Persons registered to vote within the boundaries of four Southern Humboldt volunteer fire departments will soon have their chance to vote yes or no on the formation of four new fire protection districts.
Because formation of the new districts includes assessment of special parcel taxes to fund their operations, it will take a two-thirds majority of those voting in each district to pass the measure.
In addition to saying yes or no to district formation and the tax, voters will be able to elect a five-member board in each new district.
The Briceland, Bridgeville, Fruitland Ridge, and Palo Verde VFDs have been working with Humboldt County planners Cybelle Immitt and John Miller for several years to become FPDs, which will enable them to assess taxes and receive other benefits reserved for government entities.
Boundaries of the proposed FPDs are identical to the current VFD boundaries.
The Briceland FPD proposal includes an $85 tax per parcel. Candidates for the board are: Gerald Myers, Leib Ostrow, Jerry Sevier, Jim Courtois, and Peter Ryce.
The Bridgeville FPD is asking $10 for unimproved parcels, $75 for improved parcels containing single-family residences, and $100 for parcels containing commercial structures or mobile home parks. Candidates for the board are: Brian Phillips, David Vegliano, Benny Fleek, Susan Pond, Kathleen Saler, Joyce Church, and Wanda Ackley.

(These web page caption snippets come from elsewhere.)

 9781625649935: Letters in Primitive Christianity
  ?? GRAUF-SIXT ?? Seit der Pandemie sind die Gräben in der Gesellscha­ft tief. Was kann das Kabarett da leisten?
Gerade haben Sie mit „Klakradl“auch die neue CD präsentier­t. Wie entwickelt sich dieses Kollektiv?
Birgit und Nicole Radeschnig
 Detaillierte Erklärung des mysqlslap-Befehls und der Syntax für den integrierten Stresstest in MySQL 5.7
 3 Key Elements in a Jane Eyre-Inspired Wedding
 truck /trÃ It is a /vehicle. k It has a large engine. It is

The Fruitland Ridge FPD is asking for a $60 tax per parcel. There are only four candidates for the five available seats: John Crivello, Debra Lake, Heather Lake, and Linda Gaffin.

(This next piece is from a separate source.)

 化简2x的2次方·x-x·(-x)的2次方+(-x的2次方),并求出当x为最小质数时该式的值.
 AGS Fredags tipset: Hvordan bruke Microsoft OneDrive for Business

The Palo Verde FPD is asking for a $75 tax on each unimproved parcel and $150 on each improved parcels. There are no candidates for the five available seats.
The ballot measures give the FPDs’ directors the authority to raise the parcel tax each year following a public hearing to an amount to or less than the cost of living determined by the Consumer Price Index, but not to exceed 5 percent.
Additionally, each FPD will be required to make exemptions for financial hardship if the landowners are considered “very low income” or “poverty level” according to state guidelines.
Exemptions may also be made for contiguous, undeveloped parcels under the same ownership, depending on parameters developed by each district.
Anyone else who wishes to run as a qualified write-in candidate must register at the elections office. While it is too late for their names to appear on the ballot, votes cast by writing their names in will be counted.
The Humboldt County elections office will mail voter information booklets and mail-in ballots to all registered voters in the four districts within the next couple of weeks. State election law requires that the ballots be mailed no sooner than July 30 and no later than Aug. 21.
Ballots must be received by the elections office in Eureka no later than 8 p.m. on Tuesday, Aug. 28.
This means that if the ballots are not mailed in time to be received by Aug. 28, voters must bring their ballots to the elections office by 8 p.m. that evening in order to be counted. Because this is a special election, there are no local polling places in SoHum.
The elections office, located at 3033 H Street near Harris in Eureka, is open from 8:30 a.m. to 5:00 p.m. on weekdays and will stay open until 8 p.m. on Election Day, Aug. 28.
Only the voter, members of his/her immediate family, or adults residing at the same address may submit ballots in person.
The voter information booklet will contain a special envelope and complete instructions for returning ballots.